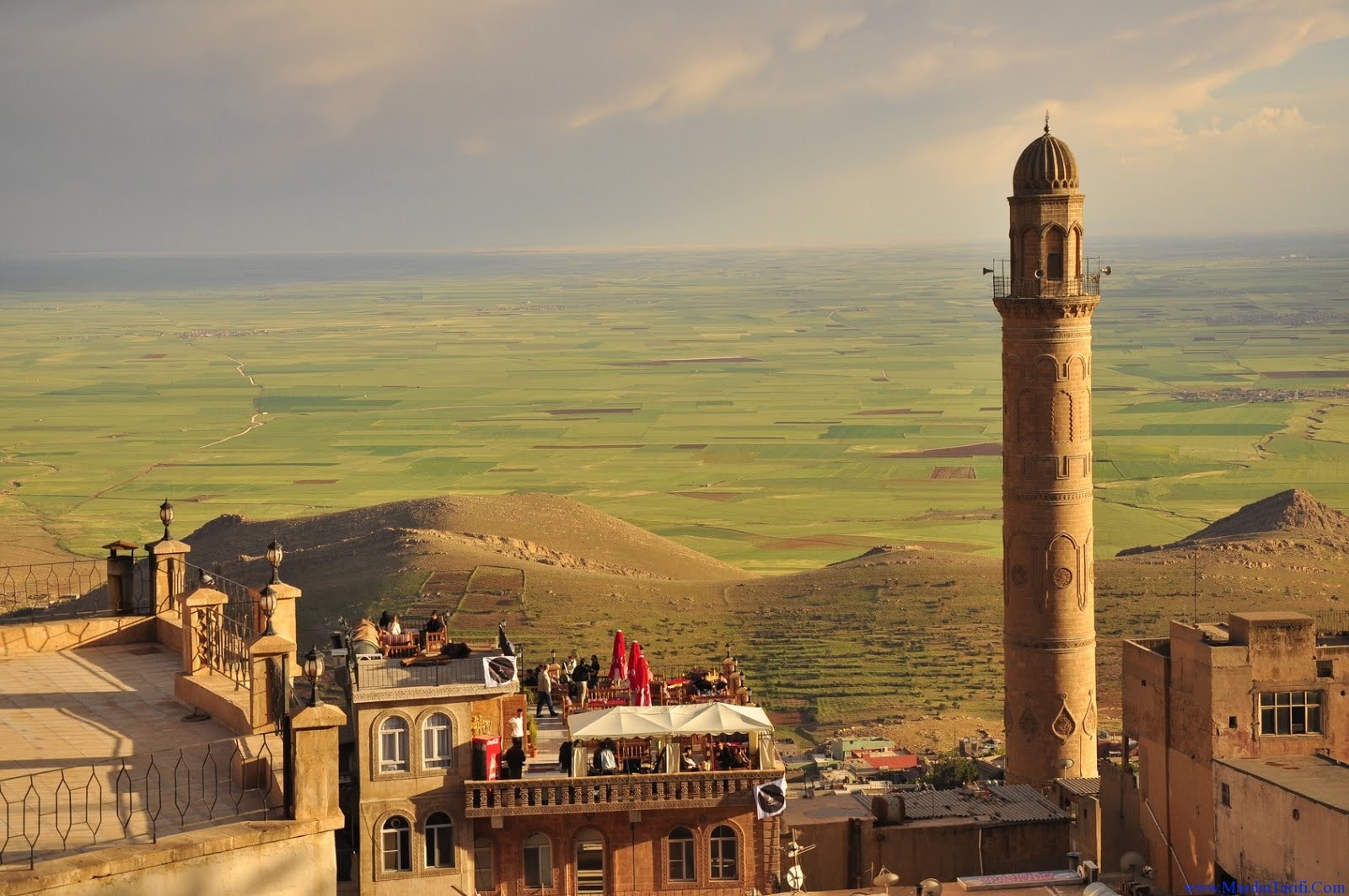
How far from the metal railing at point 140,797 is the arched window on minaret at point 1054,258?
87.2 ft

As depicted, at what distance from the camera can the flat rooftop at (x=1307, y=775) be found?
3203cm

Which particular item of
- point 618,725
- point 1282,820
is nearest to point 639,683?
point 618,725

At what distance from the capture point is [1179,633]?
36.9 meters

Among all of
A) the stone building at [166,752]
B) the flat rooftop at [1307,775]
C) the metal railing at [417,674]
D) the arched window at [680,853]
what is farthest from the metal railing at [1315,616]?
the stone building at [166,752]

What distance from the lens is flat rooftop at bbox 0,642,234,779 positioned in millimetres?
24672

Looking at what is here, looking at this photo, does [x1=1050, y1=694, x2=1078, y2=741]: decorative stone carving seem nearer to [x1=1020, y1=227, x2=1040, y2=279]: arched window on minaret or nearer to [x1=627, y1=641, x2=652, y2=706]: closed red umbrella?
[x1=1020, y1=227, x2=1040, y2=279]: arched window on minaret

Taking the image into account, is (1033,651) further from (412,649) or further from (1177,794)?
(412,649)

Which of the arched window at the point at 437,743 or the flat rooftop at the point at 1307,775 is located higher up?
the arched window at the point at 437,743

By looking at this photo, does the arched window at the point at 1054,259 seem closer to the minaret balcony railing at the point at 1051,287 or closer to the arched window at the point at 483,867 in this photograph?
the minaret balcony railing at the point at 1051,287

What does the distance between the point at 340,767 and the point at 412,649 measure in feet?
10.4

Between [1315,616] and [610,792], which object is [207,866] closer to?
[610,792]

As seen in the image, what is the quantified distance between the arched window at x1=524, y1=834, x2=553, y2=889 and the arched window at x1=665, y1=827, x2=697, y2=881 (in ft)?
5.80

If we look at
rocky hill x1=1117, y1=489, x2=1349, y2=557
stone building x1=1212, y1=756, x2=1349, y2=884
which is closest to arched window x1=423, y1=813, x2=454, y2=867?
stone building x1=1212, y1=756, x2=1349, y2=884

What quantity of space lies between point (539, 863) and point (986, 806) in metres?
12.0
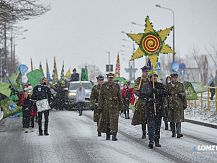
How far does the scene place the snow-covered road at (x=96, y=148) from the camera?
11.2 meters

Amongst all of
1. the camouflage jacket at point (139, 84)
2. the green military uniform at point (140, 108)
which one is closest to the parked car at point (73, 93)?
the green military uniform at point (140, 108)

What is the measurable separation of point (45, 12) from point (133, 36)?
998 cm

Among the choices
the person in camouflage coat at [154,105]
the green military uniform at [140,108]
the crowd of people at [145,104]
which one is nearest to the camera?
the person in camouflage coat at [154,105]

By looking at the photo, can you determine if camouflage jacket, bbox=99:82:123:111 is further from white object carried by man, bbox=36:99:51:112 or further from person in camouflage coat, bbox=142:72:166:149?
white object carried by man, bbox=36:99:51:112

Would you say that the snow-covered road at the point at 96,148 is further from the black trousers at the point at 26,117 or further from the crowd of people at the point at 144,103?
the black trousers at the point at 26,117

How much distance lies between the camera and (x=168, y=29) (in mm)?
16531

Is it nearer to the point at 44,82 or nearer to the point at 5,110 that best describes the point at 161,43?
the point at 44,82

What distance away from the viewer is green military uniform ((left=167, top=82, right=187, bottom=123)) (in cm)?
1567

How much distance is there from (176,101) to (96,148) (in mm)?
3618

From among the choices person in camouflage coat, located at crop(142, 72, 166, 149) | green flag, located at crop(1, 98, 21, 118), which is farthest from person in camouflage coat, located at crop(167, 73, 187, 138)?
green flag, located at crop(1, 98, 21, 118)

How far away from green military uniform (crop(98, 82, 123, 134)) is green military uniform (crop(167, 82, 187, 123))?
152 cm

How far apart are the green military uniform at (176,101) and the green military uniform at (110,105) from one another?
152 centimetres

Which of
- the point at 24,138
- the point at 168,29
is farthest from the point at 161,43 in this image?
the point at 24,138

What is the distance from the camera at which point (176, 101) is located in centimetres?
1581
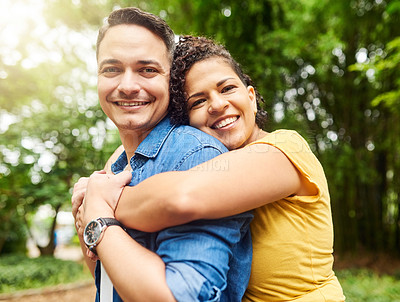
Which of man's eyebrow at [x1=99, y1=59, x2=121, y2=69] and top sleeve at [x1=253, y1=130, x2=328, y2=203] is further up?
man's eyebrow at [x1=99, y1=59, x2=121, y2=69]

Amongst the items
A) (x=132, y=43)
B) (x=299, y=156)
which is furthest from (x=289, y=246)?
(x=132, y=43)

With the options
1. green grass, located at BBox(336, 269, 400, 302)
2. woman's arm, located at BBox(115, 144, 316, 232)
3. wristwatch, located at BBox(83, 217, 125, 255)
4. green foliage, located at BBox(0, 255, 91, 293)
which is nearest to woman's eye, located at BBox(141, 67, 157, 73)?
woman's arm, located at BBox(115, 144, 316, 232)

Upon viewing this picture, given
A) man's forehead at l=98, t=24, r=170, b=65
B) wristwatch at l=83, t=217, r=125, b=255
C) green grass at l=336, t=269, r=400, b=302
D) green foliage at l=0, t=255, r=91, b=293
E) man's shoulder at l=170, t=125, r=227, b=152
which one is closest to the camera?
wristwatch at l=83, t=217, r=125, b=255

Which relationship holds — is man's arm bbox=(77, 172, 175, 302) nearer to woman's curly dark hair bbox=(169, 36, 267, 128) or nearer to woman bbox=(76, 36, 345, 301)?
woman bbox=(76, 36, 345, 301)

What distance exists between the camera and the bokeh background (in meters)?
7.30

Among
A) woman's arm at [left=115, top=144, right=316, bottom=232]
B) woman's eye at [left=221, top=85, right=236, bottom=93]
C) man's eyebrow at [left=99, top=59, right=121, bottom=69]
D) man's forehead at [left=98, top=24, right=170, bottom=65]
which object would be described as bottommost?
woman's arm at [left=115, top=144, right=316, bottom=232]

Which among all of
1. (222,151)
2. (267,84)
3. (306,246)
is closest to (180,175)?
(222,151)

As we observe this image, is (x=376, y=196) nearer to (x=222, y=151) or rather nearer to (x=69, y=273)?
(x=69, y=273)

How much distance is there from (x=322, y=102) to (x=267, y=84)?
3.65m

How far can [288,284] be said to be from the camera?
135 cm

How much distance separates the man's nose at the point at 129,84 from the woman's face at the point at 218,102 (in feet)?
0.74

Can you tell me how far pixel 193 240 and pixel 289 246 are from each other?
43 centimetres

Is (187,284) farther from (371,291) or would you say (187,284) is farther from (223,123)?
(371,291)

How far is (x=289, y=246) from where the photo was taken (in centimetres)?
134
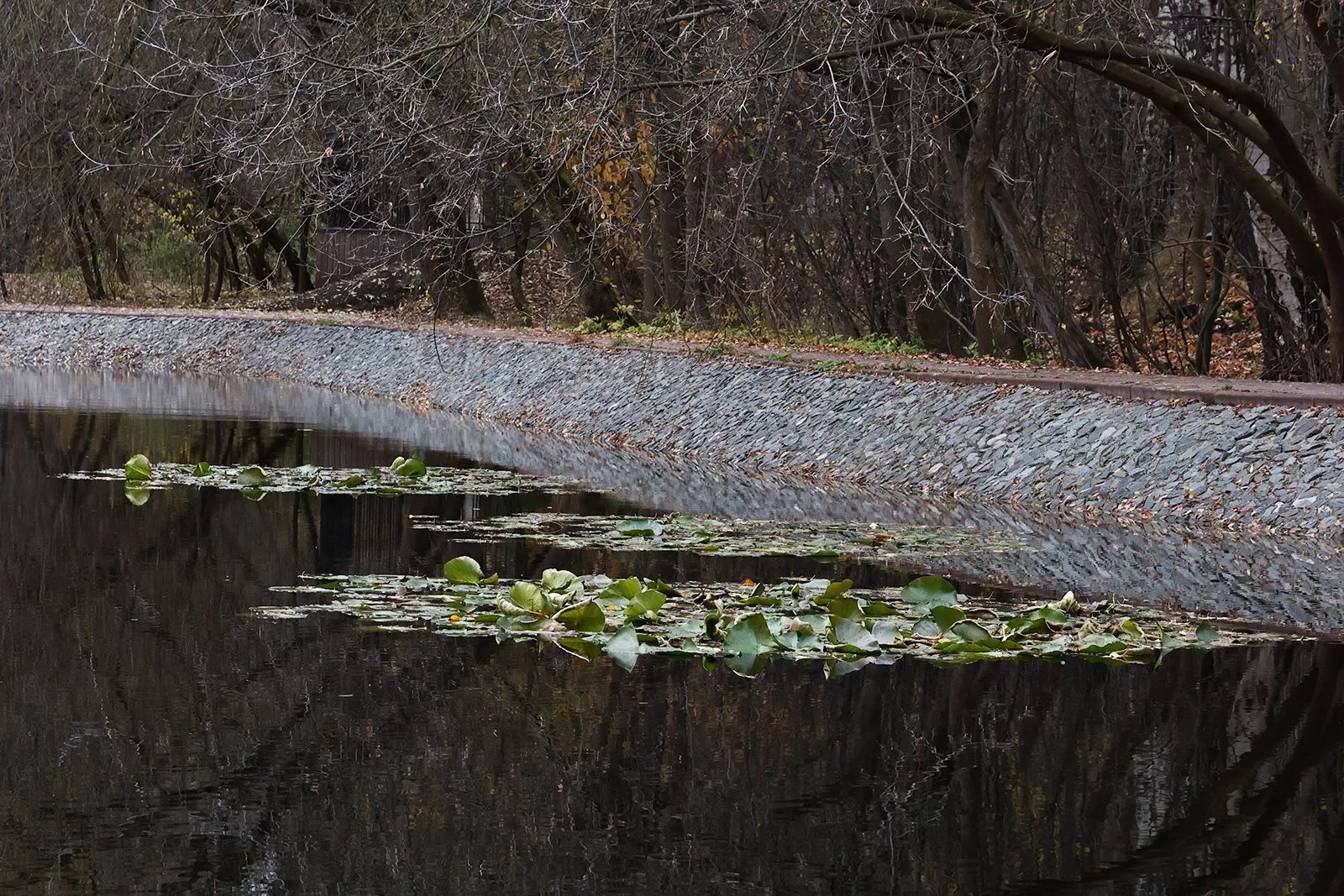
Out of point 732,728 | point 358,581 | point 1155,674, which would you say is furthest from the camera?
point 358,581

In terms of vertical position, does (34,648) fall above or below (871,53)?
below

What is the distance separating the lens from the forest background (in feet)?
51.6

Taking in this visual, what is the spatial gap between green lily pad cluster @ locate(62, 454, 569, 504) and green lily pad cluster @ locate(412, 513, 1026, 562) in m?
1.84

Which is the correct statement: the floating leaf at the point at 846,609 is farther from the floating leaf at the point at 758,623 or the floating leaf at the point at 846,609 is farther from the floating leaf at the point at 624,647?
the floating leaf at the point at 624,647

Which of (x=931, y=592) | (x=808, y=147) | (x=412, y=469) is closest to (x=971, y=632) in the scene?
(x=931, y=592)

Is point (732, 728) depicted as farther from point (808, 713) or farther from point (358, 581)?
point (358, 581)

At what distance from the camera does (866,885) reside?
5.86 m

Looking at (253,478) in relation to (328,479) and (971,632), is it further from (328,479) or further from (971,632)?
(971,632)

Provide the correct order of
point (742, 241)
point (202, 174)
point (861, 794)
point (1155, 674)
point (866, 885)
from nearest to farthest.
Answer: point (866, 885)
point (861, 794)
point (1155, 674)
point (742, 241)
point (202, 174)

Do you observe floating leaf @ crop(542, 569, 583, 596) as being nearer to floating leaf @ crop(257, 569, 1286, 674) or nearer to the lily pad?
floating leaf @ crop(257, 569, 1286, 674)

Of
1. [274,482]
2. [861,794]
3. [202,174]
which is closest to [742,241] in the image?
[274,482]

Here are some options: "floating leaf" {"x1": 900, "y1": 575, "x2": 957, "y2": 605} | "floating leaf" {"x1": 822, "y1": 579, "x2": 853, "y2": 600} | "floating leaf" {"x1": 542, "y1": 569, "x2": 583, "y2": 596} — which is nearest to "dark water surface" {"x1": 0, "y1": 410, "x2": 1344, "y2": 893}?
"floating leaf" {"x1": 542, "y1": 569, "x2": 583, "y2": 596}

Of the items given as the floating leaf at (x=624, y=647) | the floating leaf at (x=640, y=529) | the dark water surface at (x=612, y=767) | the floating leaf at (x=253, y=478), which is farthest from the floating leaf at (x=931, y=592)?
the floating leaf at (x=253, y=478)

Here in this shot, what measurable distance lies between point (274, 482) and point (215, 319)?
20625 mm
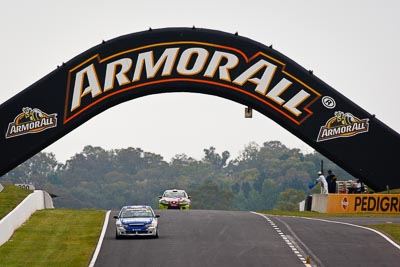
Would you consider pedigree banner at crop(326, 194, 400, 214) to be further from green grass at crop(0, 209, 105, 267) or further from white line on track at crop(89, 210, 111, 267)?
green grass at crop(0, 209, 105, 267)

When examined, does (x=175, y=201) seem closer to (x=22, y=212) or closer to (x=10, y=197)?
(x=10, y=197)

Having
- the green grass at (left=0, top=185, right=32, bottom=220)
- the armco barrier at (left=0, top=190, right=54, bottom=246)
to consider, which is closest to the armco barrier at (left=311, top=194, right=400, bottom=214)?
the armco barrier at (left=0, top=190, right=54, bottom=246)

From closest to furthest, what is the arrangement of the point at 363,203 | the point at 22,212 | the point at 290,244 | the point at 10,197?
the point at 290,244 → the point at 22,212 → the point at 363,203 → the point at 10,197

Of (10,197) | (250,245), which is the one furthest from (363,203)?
(10,197)

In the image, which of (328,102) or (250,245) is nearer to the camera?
(250,245)

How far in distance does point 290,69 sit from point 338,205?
8.20 metres

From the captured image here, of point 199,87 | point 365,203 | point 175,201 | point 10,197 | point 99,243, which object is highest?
point 199,87

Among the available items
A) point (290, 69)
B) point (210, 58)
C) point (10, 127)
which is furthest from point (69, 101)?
point (290, 69)

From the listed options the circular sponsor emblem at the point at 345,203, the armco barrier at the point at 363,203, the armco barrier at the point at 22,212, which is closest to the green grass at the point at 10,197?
the armco barrier at the point at 22,212

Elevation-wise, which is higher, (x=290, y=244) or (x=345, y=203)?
(x=345, y=203)

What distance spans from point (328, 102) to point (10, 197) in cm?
1794

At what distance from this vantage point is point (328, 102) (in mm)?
59219

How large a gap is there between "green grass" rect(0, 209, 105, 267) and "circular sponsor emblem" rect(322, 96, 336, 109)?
13.9 meters

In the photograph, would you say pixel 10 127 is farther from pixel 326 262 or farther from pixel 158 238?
pixel 326 262
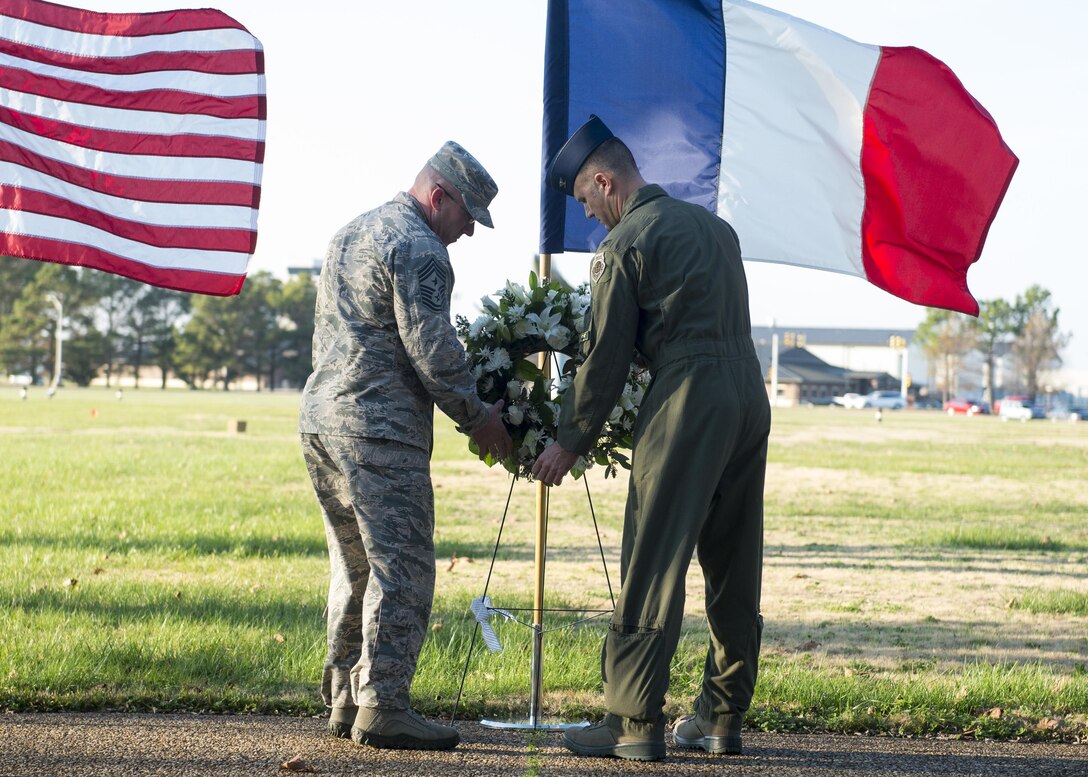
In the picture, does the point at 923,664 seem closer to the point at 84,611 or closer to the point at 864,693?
the point at 864,693

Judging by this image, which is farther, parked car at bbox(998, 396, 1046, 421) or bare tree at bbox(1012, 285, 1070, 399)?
bare tree at bbox(1012, 285, 1070, 399)

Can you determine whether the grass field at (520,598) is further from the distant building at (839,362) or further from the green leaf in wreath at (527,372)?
the distant building at (839,362)

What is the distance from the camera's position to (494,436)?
479cm

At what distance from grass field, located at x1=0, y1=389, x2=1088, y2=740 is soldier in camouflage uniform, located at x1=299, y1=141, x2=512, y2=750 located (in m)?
0.82

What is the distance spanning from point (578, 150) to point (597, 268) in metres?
0.49

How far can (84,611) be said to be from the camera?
7090 mm

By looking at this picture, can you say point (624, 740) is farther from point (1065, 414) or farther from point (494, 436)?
point (1065, 414)

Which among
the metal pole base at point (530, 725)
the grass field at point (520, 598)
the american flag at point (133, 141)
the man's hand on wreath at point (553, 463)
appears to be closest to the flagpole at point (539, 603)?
the metal pole base at point (530, 725)

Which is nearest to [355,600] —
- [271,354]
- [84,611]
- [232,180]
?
[232,180]

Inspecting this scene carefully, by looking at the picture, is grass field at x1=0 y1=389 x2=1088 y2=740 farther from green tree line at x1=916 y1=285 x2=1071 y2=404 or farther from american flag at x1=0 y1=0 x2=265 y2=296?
green tree line at x1=916 y1=285 x2=1071 y2=404

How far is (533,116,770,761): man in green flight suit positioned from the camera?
14.3 ft

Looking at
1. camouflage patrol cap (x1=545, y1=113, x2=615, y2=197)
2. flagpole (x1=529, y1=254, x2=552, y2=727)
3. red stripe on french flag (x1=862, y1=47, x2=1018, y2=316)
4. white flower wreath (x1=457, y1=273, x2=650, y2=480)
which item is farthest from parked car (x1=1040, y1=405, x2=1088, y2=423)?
camouflage patrol cap (x1=545, y1=113, x2=615, y2=197)

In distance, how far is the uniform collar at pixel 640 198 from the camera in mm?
4629

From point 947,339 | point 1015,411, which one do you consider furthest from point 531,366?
point 947,339
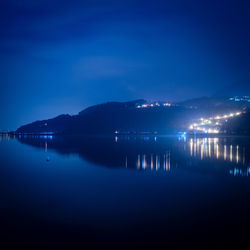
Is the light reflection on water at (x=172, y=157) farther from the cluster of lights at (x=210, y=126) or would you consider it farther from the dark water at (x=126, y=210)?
the cluster of lights at (x=210, y=126)

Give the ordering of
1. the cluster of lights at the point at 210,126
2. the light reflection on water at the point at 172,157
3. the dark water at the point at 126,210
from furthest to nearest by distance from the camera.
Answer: the cluster of lights at the point at 210,126
the light reflection on water at the point at 172,157
the dark water at the point at 126,210

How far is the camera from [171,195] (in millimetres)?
9914

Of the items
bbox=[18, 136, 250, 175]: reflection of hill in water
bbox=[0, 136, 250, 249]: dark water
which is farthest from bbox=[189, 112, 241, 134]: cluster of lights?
bbox=[0, 136, 250, 249]: dark water

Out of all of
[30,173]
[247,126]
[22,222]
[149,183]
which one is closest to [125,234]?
[22,222]

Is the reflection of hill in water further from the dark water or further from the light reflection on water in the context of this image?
the dark water

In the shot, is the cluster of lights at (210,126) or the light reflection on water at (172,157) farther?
the cluster of lights at (210,126)

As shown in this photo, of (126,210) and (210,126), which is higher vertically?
(210,126)

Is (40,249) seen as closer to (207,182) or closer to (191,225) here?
(191,225)

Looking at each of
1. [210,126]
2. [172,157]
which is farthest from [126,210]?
[210,126]

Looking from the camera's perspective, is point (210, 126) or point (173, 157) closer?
point (173, 157)

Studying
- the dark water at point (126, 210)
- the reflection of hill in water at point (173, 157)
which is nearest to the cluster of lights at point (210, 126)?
the reflection of hill in water at point (173, 157)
+---+
- [Required work]
Rewrite the part of the data that opens with the line containing "How far can [288,284]" and closes with the line containing "43 centimetres", keeping every line, and increase each distance given in the answers by 104.

- [Solved problem]
How far can [288,284] be said to be from the camera?
239 cm

How much distance separates the man's nose at the point at 129,84 from the woman's face at the point at 218,102 (in feet)?
104.74

Can you tell me how far pixel 193 240 and pixel 289 246 are from each other?
147 centimetres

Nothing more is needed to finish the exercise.